*What you are asked to do:*
Substitute "camera" for "viewer" in every row below, and write each row out again with nothing else changed.

*Records provided:*

◆ ◆ ◆ ◆ ◆

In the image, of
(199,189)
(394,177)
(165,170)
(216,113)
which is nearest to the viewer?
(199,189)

◆ ◆ ◆ ◆ ◆

*Solution below:*
In the image, of
(199,189)
(394,177)
(165,170)
(216,113)
which is nearest to the camera?
(199,189)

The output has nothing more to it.